** Opening Reading passage block **

David Earl Johnson, LICSW

3 minute read

Cutting taxes can only mean one thing for people suffering from mental illness, there will be fewer and less quality in the services available. This is true for the public system certainly, but it is also likely to spread extensively into the private system. Public dollars tend to account for a significant part of the business for even the private mental health provider. Fewer dollars will mean a continued exodus of providers from direct service. Salaries have fallen hehind the market for master and doctoral level practitioners. That can only mean fewer new providers coming into the field, and more exiting the field for more lucrative opportinuties. The mentally ill account already for at least 25% and more likely 50% or more of the homeless in this country. That number can only go up as the services decline. Many working people end up disabled because they can’t find sufficient services to help them put their lives together. Many of the homeless are disabled with too much pride to ask for help. We as a country can do better than that. The complete report is available at the link. A report card chart with all the states is at this link. NAMI.org

We live in a time where people with serious mental illness are at increased risk. State systems are under tremendous financial strain. As this report goes to press, actions that are being considered in Congress are likely to do more harm than good. Sadly, the promise of community mental health remains unfulfilled. In 1990, NAMI released its last state ratings report. It described a system of services that, despite enormous expenditure of resources, was not “even minimally acceptable.” It detailed great regional and state variations in the existing system of care. Sixteen years later, mental illnesses cause more disability than any other class of medical illness in America. Recent reports from the U.S. Surgeon General, President Bush’s New Freedom Commission, and the Institute of Medicine describe well a “system in shambles” and the “chasm” between promise and performance. Simply put, treatment works, if you can get it. But in America today, it is clear that many people living with the most serious and persistent mental illnesses are not provided with the essential treatment they need. As a result, they are allowed to falter to the point of crisis The outcome of this neglect and lack of will by policymakers remains often horrendous. The number of people with serious mental illness incarcerated in jails and prisons is on the rise. Emergency room use is increasing. The availability of housing is being threatened. Increasingly, access to effective treatments is being limited by many state governments.

** Closing Reading passage block **
** Opening Dataset excerpt block **

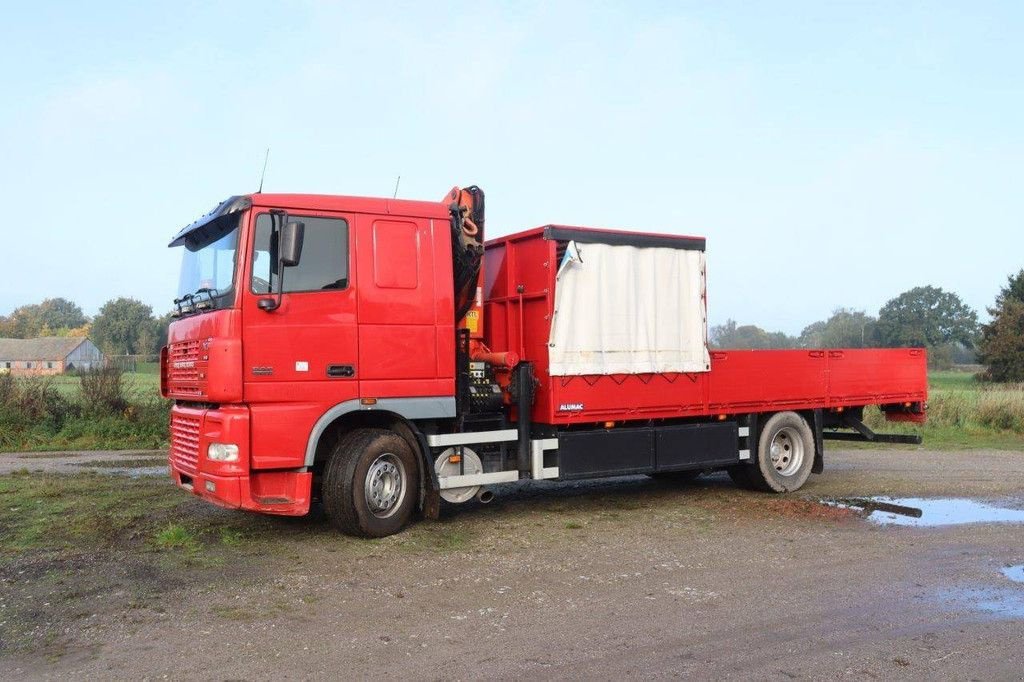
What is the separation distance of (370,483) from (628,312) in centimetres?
344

** Closing Dataset excerpt block **

Work to be completed ▸
In the piece on mental health services, what year does it give for NAMI's last state ratings report?

Answer to this exercise ▸
1990